::: Document excerpt

# What glass to use for shadow boxes



## SgtStrong (Sep 8, 2013)

I will be making a few shadow boxes coming up here in the near future for the first time. What type of glass do I use for the front and where are some good places to buy them at? I am located in New Jersey. There's a few different sizes I'm going to be making not sure just yet on exact sizes, the size to hold a dress blues coat another for a sledge hammer and another for a USMC NCO sword. Thanks for the help in advance.


----------



## wapakfred (Jul 29, 2011)

I've always just used single strength 1/8" glass. For things that I want to protect from UV, I'll get the coat coated to filter UV out. You can get thicker glass if you feel it's needed, but you often have to beef the overall structure up for the extra weight (depending on size of the pane, of course). If you need an odd shape, what I've always done was cut a 1/8" hardboard pattern and take it to the glass shop; which is another key phrase. Go the a glass shop (as opposed to the local hardware) is you want the UV coating, or other special stuff. The hardware store can cut picture frame glass, but most stuff past that is best left to the specialty shops.


----------



## JollyGreen67 (Nov 1, 2010)

Fred +++ ! (Jimbo, the ex-picture framer)


----------



## hydro (Aug 9, 2013)

::::::
::: Material supplied

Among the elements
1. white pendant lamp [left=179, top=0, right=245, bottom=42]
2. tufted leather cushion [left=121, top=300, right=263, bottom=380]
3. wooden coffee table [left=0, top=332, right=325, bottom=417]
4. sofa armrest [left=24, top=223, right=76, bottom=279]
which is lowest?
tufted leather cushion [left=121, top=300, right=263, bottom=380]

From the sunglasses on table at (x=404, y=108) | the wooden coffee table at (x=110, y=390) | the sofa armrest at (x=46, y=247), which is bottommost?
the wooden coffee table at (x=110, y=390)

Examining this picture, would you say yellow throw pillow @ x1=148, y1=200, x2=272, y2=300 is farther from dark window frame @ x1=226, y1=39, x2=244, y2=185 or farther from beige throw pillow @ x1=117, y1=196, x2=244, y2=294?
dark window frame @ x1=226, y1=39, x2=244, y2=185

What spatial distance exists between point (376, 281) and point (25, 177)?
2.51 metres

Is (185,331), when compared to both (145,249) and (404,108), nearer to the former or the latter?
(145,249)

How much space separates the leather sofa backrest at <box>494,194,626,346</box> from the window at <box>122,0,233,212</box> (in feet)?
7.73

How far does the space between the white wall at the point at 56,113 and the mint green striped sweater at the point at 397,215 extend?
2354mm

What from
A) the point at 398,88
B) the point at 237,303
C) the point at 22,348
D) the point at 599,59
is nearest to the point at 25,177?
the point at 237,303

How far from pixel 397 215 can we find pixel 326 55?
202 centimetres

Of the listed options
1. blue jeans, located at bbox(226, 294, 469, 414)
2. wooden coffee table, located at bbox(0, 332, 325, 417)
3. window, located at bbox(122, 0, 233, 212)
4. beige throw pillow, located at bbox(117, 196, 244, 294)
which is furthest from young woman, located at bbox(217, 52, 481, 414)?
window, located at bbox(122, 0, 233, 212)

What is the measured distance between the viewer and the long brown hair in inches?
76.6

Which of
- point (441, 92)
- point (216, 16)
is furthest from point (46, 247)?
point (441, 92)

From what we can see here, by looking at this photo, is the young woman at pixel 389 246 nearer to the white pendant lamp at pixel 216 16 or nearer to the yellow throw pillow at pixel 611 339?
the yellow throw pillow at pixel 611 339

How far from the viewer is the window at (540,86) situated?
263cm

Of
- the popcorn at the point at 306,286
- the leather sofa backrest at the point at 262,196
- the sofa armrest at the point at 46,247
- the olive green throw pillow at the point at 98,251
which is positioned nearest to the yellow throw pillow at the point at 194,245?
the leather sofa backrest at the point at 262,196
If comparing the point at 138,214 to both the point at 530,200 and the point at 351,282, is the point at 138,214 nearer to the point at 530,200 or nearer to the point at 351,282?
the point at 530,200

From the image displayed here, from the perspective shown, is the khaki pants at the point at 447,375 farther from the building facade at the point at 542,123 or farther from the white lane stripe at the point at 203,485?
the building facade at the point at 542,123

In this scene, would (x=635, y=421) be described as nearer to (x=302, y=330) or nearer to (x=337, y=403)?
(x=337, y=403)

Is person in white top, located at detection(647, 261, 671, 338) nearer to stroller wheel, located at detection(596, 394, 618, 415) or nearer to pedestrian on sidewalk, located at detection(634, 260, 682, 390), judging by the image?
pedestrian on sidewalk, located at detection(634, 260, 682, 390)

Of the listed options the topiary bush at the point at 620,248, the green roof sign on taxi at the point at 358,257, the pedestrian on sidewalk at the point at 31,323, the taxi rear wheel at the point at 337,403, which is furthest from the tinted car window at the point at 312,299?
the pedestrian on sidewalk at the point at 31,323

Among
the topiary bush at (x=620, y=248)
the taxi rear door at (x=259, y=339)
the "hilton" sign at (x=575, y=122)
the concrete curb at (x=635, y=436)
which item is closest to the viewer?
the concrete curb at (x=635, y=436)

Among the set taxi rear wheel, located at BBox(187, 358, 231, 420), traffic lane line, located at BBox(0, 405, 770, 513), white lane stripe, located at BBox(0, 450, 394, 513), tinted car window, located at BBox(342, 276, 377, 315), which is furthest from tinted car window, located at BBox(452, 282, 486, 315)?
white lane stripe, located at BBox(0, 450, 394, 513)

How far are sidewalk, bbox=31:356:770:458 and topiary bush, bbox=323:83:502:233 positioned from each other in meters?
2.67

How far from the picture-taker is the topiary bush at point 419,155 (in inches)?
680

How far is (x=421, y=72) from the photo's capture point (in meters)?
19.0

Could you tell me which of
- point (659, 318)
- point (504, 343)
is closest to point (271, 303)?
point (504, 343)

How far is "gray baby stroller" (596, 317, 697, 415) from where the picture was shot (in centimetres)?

::::::
::: Material supplied

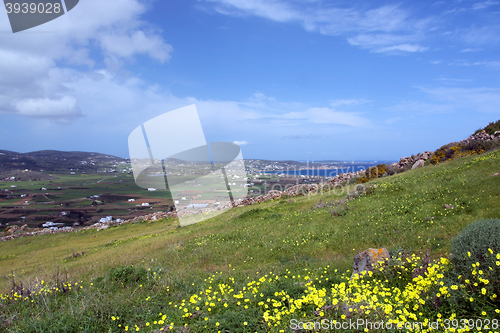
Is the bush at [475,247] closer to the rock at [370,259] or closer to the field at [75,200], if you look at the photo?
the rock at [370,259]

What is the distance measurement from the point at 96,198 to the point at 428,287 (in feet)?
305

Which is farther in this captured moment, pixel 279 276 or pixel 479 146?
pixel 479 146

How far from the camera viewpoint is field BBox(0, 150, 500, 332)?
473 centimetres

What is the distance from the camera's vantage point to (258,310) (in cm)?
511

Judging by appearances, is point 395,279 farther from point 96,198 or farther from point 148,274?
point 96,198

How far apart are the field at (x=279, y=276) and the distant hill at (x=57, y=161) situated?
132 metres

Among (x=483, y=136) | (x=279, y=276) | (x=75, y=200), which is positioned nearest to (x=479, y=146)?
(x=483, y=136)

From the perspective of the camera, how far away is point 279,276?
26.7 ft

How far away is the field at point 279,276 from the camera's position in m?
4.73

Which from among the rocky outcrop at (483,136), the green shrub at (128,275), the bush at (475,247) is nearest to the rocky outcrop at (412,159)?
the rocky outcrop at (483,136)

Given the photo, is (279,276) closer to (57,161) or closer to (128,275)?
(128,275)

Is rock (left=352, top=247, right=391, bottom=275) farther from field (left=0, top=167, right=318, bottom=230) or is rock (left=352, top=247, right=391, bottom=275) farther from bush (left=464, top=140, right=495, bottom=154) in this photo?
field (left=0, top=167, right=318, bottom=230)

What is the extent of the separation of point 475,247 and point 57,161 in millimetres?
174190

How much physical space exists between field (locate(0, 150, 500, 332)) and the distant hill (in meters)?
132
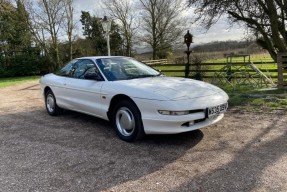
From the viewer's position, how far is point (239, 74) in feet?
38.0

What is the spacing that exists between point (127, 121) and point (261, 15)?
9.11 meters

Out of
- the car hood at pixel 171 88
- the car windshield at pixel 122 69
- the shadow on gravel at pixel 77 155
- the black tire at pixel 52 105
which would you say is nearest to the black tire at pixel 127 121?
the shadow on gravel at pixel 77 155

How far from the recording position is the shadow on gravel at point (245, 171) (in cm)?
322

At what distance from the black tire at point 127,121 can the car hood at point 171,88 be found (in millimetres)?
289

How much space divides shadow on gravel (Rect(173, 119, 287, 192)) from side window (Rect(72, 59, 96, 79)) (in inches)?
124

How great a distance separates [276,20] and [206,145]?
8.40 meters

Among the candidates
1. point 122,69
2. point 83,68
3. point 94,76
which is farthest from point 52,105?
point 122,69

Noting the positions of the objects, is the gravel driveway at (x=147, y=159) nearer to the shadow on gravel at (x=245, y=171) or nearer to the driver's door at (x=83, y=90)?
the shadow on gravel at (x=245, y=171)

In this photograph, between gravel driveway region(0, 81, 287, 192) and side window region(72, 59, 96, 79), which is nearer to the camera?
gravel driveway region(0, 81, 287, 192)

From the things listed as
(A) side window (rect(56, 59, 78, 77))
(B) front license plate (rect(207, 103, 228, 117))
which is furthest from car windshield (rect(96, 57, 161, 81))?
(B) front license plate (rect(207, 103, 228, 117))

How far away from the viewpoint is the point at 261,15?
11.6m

::::::

== Work instructions ==
(1) Return the lines of the entries exactly as they appear, from the line containing "Among the elements" through the line containing "2.51 metres", including both of those lines.
(2) Continue the forum thread about glass for shadow boxes from where it stops.

== Outputs in order ==
(1)
Among the elements
1. white pendant lamp [left=179, top=0, right=245, bottom=42]
2. tufted leather cushion [left=121, top=300, right=263, bottom=380]
3. wooden coffee table [left=0, top=332, right=325, bottom=417]
4. sofa armrest [left=24, top=223, right=76, bottom=279]
which is lowest?
tufted leather cushion [left=121, top=300, right=263, bottom=380]

From the sunglasses on table at (x=404, y=108) | the wooden coffee table at (x=110, y=390) | the sofa armrest at (x=46, y=247), which is bottommost?
the wooden coffee table at (x=110, y=390)

Examining this picture, would you say yellow throw pillow @ x1=148, y1=200, x2=272, y2=300 is farther from dark window frame @ x1=226, y1=39, x2=244, y2=185 or farther from beige throw pillow @ x1=117, y1=196, x2=244, y2=294?
dark window frame @ x1=226, y1=39, x2=244, y2=185

What spatial distance exists between point (376, 281) and point (25, 177)?
2.51 metres

(2)
For a "window" on a shadow box, you can get regular single strength glass. Keep in mind that it is not 1/8" thick, however, and is more like 3/32" at most. I usually just take the project to the hardware store (I do not need any special coating) and have them cut to fit my project. That way any measurement error is on them and I get what I need before paying. If you measure and cut too tight, you cannot trim the glass, and you cannot take it back for a refund.

Thicker glass, like "double strength" (which is closer to 1/8") is almost impossible to find unless you go the specialty glass shops. Be prepared to spend big $$$$ for a small piece of glass.


----------



## AandCstyle (Mar 21, 2012)

I agree with hydro re taking the pieces to the glass shop to have them cut it to the exact size needed. Also, I would suggest buying non-glare glass. It is more expensive, but you want to be able to see what is behind it.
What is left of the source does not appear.